Loyce Pace, President and Executive Director of the Global Health Council.

Typography

Making the planet a healthier place – and, by extension, more secure and economically vibrant – requires the attention not only of world leaders and organizations, but the dedication of a whole community of health care professionals on the ground tackling the issues day in and day out.

What comes to mind when someone says, “global health?” Does it evoke a heart-wrenching visual of someone sick and in pain?

Do you imagine a hospital or physician delivering care? Do you think of medicines or machines or even the scientists who develop both? Or perhaps it’s none of the above.

You can see how this causes a conundrum for the community of health professionals focused on these issues. Both the beauty and blessing of global health is that it means a myriad of things to many people. Probably more important is our ultimate collective goal: to improve health and wellness for people worldwide.

Whether focused on community education and risk prevention, health care services and patient support or data and innovation, global health encompasses a wide range of programs and practitioners. And there are countless issues and ailments that influence health. People often think of infectious diseases ranging from the flu to Ebola.

Others might consider more chronic conditions, such as cancer or heart disease, that affect populations worldwide. However, risk factors, such as tobacco use, are a critical global health concern as are systemic challenges, such as vaccine shortages and resistance to antibiotics – a disturbing reality of today. Furthermore, there are clear links between health and other global issues, including climate change and infrastructure. Weather patterns affect the population of animals and insects that carry diseases and, at a basic level, crops that provide nutritious foods to children and adults. Poor sanitation makes communities and families vulnerable to a number of other infections.

As broad as the global health sector and its stakeholders can be, there are clear trends that apply across the board. First of all, the burden is shifting in interesting and important ways. We are on the cusp of eradicating polio, after years of strong efforts and investments. We also are within sight of an AIDS-free generation and the end of preventable maternal and child deaths. These are milestones of which we should be proud as a health care community. At the same time, we are continuously faced with regular pandemic outbreaks and other threats that could affect the progress we’ve made to date in other areas. And there are a number of priorities that still don’t get nearly the attention they should. A prime example is tuberculosis. It has become clear the global health community must be ready not only for what’s now but what is next.
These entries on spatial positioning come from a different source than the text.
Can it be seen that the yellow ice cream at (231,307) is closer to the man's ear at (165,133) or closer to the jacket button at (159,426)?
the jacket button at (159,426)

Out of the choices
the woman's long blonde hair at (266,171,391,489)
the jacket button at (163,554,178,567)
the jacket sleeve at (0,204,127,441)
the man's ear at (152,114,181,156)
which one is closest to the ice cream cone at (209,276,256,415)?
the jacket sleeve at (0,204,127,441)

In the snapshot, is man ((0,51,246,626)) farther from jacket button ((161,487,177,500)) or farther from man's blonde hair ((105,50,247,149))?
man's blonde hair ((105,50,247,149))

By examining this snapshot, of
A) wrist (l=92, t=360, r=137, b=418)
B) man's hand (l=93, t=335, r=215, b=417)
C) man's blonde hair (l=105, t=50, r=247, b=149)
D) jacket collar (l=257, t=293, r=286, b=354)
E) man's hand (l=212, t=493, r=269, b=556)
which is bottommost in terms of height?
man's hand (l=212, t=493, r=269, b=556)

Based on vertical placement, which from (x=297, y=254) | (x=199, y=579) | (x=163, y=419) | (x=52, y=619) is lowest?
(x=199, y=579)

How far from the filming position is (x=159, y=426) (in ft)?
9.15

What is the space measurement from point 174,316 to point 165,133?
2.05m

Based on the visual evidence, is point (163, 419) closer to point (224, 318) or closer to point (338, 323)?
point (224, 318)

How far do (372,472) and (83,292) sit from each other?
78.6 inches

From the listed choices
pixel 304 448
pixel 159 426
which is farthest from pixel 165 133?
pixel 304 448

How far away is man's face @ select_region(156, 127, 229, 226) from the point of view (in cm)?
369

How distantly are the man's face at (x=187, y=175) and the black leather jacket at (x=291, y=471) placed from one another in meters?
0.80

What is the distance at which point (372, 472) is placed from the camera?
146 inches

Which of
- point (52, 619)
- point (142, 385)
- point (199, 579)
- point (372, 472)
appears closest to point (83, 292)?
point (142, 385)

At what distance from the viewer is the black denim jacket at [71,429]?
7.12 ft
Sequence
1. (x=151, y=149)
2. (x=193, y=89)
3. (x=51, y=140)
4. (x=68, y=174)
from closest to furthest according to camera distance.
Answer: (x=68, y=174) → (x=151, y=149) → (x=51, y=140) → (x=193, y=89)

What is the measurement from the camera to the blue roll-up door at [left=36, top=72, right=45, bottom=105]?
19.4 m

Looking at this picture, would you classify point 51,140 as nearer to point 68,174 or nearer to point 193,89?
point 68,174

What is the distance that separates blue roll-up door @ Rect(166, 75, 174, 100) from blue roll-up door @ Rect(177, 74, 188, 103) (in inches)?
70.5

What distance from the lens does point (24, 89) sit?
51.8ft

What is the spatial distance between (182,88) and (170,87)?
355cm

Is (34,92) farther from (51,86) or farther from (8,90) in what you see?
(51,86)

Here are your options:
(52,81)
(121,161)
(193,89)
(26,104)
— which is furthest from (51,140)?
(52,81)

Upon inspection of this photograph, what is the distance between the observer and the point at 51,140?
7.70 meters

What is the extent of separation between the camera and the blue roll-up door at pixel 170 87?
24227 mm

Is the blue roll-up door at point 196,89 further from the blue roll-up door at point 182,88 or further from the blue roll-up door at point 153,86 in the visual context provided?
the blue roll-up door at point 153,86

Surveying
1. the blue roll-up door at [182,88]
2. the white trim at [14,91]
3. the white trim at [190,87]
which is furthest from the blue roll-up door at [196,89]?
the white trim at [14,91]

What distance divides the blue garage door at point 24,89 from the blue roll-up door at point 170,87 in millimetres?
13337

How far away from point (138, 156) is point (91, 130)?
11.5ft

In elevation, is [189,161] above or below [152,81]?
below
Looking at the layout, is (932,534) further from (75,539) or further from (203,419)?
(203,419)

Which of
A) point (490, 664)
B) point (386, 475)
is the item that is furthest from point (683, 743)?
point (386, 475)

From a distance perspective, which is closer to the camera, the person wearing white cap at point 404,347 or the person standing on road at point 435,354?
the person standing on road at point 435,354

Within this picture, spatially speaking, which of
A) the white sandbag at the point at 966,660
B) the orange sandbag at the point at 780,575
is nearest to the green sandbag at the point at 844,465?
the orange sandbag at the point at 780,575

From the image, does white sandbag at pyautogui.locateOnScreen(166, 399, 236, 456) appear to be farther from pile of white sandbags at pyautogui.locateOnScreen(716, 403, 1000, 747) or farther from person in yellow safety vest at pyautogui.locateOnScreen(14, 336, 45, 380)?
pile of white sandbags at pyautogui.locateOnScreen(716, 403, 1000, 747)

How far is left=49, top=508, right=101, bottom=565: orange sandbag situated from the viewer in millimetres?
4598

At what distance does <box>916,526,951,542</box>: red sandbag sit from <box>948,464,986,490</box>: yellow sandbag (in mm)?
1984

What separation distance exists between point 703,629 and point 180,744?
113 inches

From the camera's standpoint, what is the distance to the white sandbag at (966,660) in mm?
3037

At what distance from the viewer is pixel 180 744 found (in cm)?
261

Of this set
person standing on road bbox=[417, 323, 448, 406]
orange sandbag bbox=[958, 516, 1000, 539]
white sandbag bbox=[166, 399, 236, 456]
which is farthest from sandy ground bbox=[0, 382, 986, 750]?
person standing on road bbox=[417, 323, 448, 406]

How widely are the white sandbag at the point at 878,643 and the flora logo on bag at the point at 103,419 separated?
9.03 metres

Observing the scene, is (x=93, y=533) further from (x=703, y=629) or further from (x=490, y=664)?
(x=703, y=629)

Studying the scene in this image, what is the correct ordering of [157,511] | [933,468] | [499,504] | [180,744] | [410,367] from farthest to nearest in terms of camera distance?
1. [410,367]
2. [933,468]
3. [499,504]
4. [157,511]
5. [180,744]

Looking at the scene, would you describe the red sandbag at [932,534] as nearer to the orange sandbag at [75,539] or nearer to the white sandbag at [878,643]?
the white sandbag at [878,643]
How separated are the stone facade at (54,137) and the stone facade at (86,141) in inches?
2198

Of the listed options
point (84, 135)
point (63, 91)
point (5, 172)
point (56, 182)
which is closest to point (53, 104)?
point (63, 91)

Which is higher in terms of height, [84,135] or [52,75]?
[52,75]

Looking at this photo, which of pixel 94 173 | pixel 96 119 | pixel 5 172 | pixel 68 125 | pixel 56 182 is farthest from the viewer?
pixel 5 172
In addition to the shifting global health burden, we are faced with a change in political appetites for and understanding of global health investments or needs. The United States – a leader in this field for decades – is debating what its role should be in financing and otherwise driving global health progress. Other traditional donor countries are increasing their investments, particularly in the area of family planning and reproductive health. In March, the governments of Belgium, Denmark, Netherlands, and Sweden co-organized a She Decides conference to raise funds in support of sexual and reproductive health and family planning worldwide.

There were also a number of commitments made at this year’s Family Planning Summit, co-hosted by Britain’s Department of International Development, the United Nations Population Fund and the Bill & Melinda Gates Foundation. Nearly 40 governments, 16 companies, and 11 partner organizations pledged US $2.5 billion by 2020, with a majority of funding coming from countries in Africa and Asia. This demonstrates an especially relevant trend, which is how much domestic versus international funding has come to play a role in global health activities. Private-sector initiatives have become increasingly-important, as well. Last year, about 20 companies came together to form the Global Health Security Agenda (GHSA) Private Sector Roundtable. This coalition, with members across various industries, serves to coordinate private-sector activities that support countries in reaching their GHSA goals. Clearly, as we think about how to tackle the world’s health problems, such examples help us consider the range of resources required to be successful and how to stimulate diverse sources of funding.

A critical resource is global health leadership. Leaders can range from Dr. Tedros Adhanom Ghebreyesus, the new director-general of World Health Organization, to a community health worker who provides education on disease risk and local treatment services. Ultimately, global health is about the people that benefit or suffer from its progress or setbacks. So it makes sense that they drive its future. People on the ground tackling these issues daily can tell us what they see and hear, what they know is working, and how to ensure we continue to make positive gains. They share their stories, providing honest perspectives and helpful reference points for praiseworthy outcomes and lessons learned. And, perhaps most importantly, they broaden the ownership of global health so that, no matter the definition we use, everyone understands his or her role in advancing its mission. In reality, we all have an opportunity to support global health and, given its connection to everything from the global economy to national security, we should step up and do so.

Loyce Pace is the President and Executive Director of the Global Health Council, a US-based membership organization representing the collective voice of the global health community worldwide. Loyce has previously held leadership positions in global policy and strategic partnerships at the Livestrong Foundation and the American Cancer Society. While Director of Regional Programs for the American Cancer Society's Department of Global Health, she was responsible for developing their first capacity-building and advocacy initiatives in Southeast Asia and sub-Saharan Africa.